While discipline, willpower, accuracy tend to last a week or two (at best); this year, with preparation adhered rigidly to, you can make it past three weeks and bingo – you have the bones of a new habit formed. A behaviour change is in your sights. You are on the horse. NOW AL YOU HAVE TO DO IS STAY ON!


5. Maintenance

After some time (possibly up to six months) you no longer have to actively maintain the changes to your behaviours around food, exercise, shopping, drinking, moving. Because you have put in a consistent (not perfect, necessarily) effort, the payoff becomes that the effort turns, ever so gradually, to your new norm. “It’s just what I do now”, I have been told so often. It gets easier and easier. The more you trust in yourself, the more trustworthy you become. You wouldn’t leave home without your breakfast. You wouldn’t leave home without your lunch. You wouldn’t dream of having no food in the house. You wouldn’t miss a day’s exercise or movement.

Your new behaviours in January have become your new habits by February and the new ‘you’ by June. When you understand this, you can finally see the light at the end of the weight-loss tunnel.

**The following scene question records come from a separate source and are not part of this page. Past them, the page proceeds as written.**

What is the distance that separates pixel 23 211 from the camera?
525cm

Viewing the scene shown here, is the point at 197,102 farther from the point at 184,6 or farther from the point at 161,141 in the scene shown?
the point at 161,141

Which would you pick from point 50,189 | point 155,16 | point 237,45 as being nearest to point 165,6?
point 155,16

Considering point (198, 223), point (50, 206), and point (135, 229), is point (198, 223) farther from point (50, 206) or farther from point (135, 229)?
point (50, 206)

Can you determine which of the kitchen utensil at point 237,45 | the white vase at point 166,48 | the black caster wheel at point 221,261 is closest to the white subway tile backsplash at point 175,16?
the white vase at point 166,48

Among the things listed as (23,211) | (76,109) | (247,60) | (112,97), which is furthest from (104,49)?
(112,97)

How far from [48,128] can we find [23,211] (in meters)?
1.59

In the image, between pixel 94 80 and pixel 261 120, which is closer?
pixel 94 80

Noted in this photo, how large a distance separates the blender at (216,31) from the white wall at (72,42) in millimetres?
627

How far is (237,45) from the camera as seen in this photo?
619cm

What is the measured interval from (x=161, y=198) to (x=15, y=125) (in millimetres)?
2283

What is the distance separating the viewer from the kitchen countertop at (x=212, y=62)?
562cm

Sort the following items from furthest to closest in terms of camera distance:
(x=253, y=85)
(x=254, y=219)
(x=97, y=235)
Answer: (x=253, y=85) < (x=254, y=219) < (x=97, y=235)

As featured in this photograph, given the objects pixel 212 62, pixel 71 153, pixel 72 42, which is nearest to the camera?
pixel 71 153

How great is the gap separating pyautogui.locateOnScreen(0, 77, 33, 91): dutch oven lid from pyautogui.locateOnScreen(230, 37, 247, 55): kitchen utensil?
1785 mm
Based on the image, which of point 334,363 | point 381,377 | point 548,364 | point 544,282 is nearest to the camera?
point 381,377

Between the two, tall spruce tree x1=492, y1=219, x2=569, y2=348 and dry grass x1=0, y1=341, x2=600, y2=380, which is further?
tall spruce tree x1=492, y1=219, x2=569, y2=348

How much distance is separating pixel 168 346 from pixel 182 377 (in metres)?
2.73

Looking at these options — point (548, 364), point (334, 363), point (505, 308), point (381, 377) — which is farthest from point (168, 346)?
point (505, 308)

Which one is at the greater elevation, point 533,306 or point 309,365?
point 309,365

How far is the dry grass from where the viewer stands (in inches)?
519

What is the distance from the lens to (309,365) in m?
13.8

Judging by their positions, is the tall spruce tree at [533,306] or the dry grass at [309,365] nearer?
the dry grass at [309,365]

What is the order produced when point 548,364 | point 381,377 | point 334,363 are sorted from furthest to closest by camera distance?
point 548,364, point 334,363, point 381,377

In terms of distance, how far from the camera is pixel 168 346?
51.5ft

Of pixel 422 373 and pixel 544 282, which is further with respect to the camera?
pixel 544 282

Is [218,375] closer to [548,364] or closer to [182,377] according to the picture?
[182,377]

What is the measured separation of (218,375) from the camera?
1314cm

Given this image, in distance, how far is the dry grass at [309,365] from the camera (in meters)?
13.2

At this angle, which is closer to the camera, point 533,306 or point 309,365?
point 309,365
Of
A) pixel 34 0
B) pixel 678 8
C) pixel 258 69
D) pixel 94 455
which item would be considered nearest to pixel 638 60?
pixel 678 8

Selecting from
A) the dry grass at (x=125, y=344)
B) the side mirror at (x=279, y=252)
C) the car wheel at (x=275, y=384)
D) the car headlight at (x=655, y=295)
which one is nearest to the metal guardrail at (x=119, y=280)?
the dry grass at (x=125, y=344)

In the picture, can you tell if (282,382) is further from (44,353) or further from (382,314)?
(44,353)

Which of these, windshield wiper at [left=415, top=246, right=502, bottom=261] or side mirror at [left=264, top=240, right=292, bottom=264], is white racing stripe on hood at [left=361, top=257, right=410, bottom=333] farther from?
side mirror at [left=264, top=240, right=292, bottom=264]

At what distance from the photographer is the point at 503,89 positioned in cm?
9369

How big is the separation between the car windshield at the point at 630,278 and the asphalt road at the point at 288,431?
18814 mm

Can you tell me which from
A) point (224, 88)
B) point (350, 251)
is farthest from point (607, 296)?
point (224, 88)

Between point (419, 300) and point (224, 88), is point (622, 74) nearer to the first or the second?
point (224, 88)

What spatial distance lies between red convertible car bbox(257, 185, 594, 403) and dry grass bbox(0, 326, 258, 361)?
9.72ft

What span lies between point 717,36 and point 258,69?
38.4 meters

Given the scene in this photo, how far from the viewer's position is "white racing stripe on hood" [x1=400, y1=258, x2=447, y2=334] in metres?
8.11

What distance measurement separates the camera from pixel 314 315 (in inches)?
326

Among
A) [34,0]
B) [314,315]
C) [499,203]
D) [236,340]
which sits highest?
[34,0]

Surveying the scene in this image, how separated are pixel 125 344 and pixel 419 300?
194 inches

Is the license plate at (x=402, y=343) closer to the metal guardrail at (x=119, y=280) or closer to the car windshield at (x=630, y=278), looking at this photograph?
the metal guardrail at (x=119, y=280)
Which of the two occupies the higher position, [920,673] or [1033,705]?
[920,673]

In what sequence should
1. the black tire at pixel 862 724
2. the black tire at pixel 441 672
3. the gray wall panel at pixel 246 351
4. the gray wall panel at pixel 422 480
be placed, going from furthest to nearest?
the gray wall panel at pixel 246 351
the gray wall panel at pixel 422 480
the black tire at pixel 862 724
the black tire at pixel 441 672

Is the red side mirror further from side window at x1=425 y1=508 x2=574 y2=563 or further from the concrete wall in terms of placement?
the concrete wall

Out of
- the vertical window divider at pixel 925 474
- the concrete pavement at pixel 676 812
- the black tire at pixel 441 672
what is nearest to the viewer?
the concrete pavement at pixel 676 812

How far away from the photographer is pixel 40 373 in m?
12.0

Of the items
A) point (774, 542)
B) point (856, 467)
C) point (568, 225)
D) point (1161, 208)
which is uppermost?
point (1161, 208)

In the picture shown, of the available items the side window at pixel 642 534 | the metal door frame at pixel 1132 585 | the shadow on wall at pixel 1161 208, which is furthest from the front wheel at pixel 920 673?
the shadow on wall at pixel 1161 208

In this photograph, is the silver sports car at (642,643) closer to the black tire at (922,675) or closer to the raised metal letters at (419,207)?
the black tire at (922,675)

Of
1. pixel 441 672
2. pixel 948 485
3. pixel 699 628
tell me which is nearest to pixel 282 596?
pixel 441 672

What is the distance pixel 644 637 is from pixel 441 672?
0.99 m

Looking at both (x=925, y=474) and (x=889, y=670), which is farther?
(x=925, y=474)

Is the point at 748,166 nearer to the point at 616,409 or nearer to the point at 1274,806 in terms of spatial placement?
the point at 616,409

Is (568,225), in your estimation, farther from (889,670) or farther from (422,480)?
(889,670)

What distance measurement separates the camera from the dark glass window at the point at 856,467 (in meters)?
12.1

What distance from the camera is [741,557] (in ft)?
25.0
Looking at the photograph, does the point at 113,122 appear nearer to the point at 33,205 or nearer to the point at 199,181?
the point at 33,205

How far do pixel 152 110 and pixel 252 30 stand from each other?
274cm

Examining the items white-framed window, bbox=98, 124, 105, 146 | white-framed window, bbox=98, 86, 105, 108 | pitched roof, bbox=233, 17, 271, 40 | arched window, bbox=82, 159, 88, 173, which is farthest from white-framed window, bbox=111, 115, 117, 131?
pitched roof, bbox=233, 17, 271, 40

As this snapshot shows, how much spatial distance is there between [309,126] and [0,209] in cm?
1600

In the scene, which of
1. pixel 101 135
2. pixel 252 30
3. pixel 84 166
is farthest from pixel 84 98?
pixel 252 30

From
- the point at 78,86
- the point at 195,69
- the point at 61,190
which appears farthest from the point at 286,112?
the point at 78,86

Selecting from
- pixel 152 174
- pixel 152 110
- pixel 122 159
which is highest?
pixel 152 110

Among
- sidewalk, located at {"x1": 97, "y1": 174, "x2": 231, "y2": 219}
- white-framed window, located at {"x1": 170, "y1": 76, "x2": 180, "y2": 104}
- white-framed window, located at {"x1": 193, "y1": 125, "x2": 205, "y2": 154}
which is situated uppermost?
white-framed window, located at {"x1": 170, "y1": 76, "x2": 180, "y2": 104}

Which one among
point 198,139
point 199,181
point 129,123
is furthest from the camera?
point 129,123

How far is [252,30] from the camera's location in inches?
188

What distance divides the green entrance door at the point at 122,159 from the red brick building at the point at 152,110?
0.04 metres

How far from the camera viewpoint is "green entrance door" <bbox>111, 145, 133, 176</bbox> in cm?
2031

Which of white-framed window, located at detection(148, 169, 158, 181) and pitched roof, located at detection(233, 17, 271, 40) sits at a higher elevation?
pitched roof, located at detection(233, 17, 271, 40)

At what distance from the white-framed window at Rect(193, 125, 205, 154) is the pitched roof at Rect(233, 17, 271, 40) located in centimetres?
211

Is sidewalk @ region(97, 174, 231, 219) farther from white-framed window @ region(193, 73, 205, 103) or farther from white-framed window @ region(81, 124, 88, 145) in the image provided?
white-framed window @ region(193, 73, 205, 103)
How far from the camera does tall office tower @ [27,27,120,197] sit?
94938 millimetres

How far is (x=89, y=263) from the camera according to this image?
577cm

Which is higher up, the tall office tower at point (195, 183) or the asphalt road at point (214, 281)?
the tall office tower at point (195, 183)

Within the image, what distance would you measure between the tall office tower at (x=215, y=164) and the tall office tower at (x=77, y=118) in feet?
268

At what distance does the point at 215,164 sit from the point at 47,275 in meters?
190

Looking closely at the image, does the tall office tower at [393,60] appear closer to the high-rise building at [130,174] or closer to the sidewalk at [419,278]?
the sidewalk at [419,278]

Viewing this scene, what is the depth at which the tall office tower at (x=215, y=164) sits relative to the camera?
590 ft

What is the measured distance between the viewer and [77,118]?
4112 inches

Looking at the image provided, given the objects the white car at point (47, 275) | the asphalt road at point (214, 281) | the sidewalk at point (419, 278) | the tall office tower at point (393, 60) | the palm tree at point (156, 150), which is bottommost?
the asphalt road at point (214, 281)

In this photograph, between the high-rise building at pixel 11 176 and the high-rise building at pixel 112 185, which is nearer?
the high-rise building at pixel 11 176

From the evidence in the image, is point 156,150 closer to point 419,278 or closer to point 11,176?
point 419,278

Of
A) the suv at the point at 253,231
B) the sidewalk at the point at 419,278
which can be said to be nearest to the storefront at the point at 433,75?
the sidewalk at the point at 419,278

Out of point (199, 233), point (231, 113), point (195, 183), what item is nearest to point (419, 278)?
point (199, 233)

Now you understand why I don’t want you weighing yourself every day in January – it’s too much negative energy and too much of a distraction form your behaviour-change goals. It’s your behaviours you want to change. STOP, today, reinforcing the old habits that have left you down so often. Try a different approach this year. Trust in it. Let the results be a very pleasant surprise…..in your clothes. And if necessary to your sanity, you can dig-up the weighing scales from where you buried it in the back garden and dust it down in February, once your habits are beginning to solidify. NOT BEFORE THEN.


6. Relapse

In the real world, which I inhabit for the most part, we fall off the bandwagon; we “fail”; we lapse, on occasion. This is NO BIG DEAL. Understand that this is a normal, expected stage in making any successful behaviour change. The great news here is, that, because it is expected, we can remedy it. How? By being prepared!

Fail to prepare, prepare to fail! Okay, so you fell into the bottom of the box of chocolates that someone accidentally left open on the coffee table in front of the tv. It happens. You consumed 100g of chocolate. You added 500kcal to your day that was totally unaccounted for. HELP! What do you do now?

Well, as I see it (and have seen it more often that I can count) you have two choices; you can, one; eat another 500kcal worth, that you don’t even like that much and then dig out the unopened pringles, baileys and whipped cream (so that a 500 kcal excess becomes a 3,500kcal excess). Or, two; with your newfound understanding of the psychology of making a behaviour change, you recognise this as a ‘lapse’; not a full-blown ‘relapse’ and you go to bed with a glass of water and no guilty feeling. The following morning you get up and replicate the good habits of the day before, ideally with an additional twenty minutes of exercise added in , in order to eat into the glycogen stored-up since the last evening’s sugar hit. That’s it. You are on the horse and you are staying on! So you hit a bump in the road. So what! It was a once-off. END OF.

The more frequent reaction is to go into full binge-mode. Do, as I exaggerate here (not by much, mind) and your 3,500kcal is, in scientific terms, one pound of fat gained. It’s that easy, sadly. Because you are used to starting again the next Monday, you can do some serious calorie-damage for the remainder of the weekend. A week’s work can be gone and your motivation to get back into action wanes. You’ve been here before.

Instead, allow for occasional lapses. Recognise them when they happen. They will become less scary and as a result, much less frequent. You can get right back into action. Never overlook the importance of preparation though, as this is the bedrock of success in my experience.